LA Design Contest Aims To Put More Low-Rise Multifamily Into LA Neighborhoods
Los Angeles’ housing affordability crisis is a problem decades in the making, but a city-run architecture contest sought a fresh, targeted approach to solutions: low-rise multifamily development.
A city-sponsored contest, called Low-Rise, was aimed at creating new, community-generated ideas for low-rise multifamily housing on a scale that would be both welcomed by existing residents and desired by future residents of the new units. Contest winners were announced by the Office of Los Angeles Mayor Eric Garcetti and the Chief Design Officer for the city of Los Angeles, Christopher Hawthorne, on May 17.
As low-rise-zoned districts make up more than 75% of the residentially zoned land in the city of LA, “attempts to boost housing production and affordability and open new opportunities for homeownership that don’t address this territory will by definition be highly limited in their scope and effectiveness, particularly when it comes to reckoning with legacies of racism” that continue to impact homeownership, including through redlining, the contest website notes.
Low-Rise’s approach deviated from the usual development process by starting with feedback from community listening sessions and incorporating the concerns and desires voiced in those sessions into their designs.
For Omgivning Managing Director Joel Chappo, the contest was all about the need and desire for “sensitive densification” throughout the city.
“I think generally, people hear the word density and they think Manhattan, like, ‘Oh, it's going to be all high-rises.’ But really, it's just adding a story here or there,” Chappo said.
Downtown LA-based Omgivning, working with Studio-MLA, placed in two categories — the fourplex and the subdivision.
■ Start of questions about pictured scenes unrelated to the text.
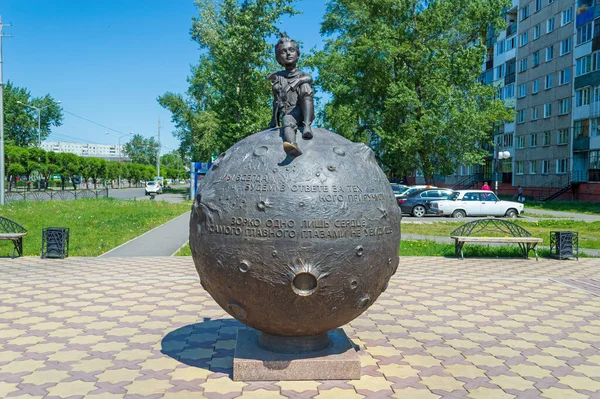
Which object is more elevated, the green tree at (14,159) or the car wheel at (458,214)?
the green tree at (14,159)

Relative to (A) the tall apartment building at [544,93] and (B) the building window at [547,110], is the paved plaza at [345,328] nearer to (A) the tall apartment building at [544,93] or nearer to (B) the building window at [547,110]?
(A) the tall apartment building at [544,93]

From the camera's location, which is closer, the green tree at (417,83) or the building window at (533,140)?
the green tree at (417,83)

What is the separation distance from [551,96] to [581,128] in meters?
5.11

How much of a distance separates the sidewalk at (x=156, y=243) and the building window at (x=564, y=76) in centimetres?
3418

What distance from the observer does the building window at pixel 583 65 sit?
122 feet

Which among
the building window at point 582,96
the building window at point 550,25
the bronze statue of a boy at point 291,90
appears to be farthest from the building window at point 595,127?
the bronze statue of a boy at point 291,90

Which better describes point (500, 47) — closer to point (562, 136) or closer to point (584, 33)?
point (584, 33)

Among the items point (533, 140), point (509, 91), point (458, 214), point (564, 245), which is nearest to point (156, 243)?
point (564, 245)

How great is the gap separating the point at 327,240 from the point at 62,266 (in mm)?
8820

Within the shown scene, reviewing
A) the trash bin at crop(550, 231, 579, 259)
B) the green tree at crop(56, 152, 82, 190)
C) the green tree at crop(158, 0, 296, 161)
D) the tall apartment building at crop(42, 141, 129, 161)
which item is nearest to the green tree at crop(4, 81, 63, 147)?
the green tree at crop(56, 152, 82, 190)

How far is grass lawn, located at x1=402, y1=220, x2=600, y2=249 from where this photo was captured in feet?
55.6

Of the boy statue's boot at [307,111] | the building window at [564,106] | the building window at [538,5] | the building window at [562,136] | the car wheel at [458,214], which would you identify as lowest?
the car wheel at [458,214]

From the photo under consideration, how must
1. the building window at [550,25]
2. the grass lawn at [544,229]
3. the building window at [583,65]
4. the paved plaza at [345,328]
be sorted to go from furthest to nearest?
the building window at [550,25], the building window at [583,65], the grass lawn at [544,229], the paved plaza at [345,328]

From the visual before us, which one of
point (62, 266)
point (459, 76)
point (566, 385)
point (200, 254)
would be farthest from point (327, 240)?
point (459, 76)
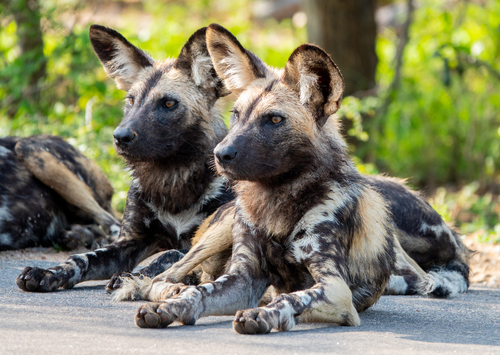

Their fourplex design focused on providing private outdoor space for tenants and outdoor areas for communal interactions. The subdivision submission envisioned single-family residential lots chopped up into smaller ones that might put homeownership in reach for families or residents of a variety of income levels while still maintaining the scale and character of the surrounding neighborhood.
Both designs also reflect “the idea of sustainable communities — not as an environmental aspect, but as a socioeconomic one, and the question of how to keep the fabric of LA neighborhoods and communities intact, but still be able to develop and densify them,” Omgivning Senior Job Captain Albert Escobar said.
Other winning designs include a three-unit design from New York-based Vonn Weisenberger that riffs on the classic California ranch-style home and provides communal outdoor spaces, and a design from Bestor Architecture, SALT and ARUP that proposes a cluster of four “conjoined vertical bungalows” in the backyards of single-family homes.
It may be a while before these designs pop up in LA neighborhoods, assuming they ever do, Low-Rise’s organizers acknowledge. Many of them contain elements that are not currently buildable, such as not having enough parking as the current code would mandate, USC Lusk School of Real Estate Associate Professor of Real Estate (Teaching) John Loper said. But that was part of the point of the contest, he said, to push for changes to zoning and land use that would allow these types of projects to be constructed affordably.
Even if it were possible to build them now, Loper said he thought it would be difficult for a developer to rent or sell the units with little parking, despite their amenities.
“That, to me, was a fatal flaw of these designs,” Loper said.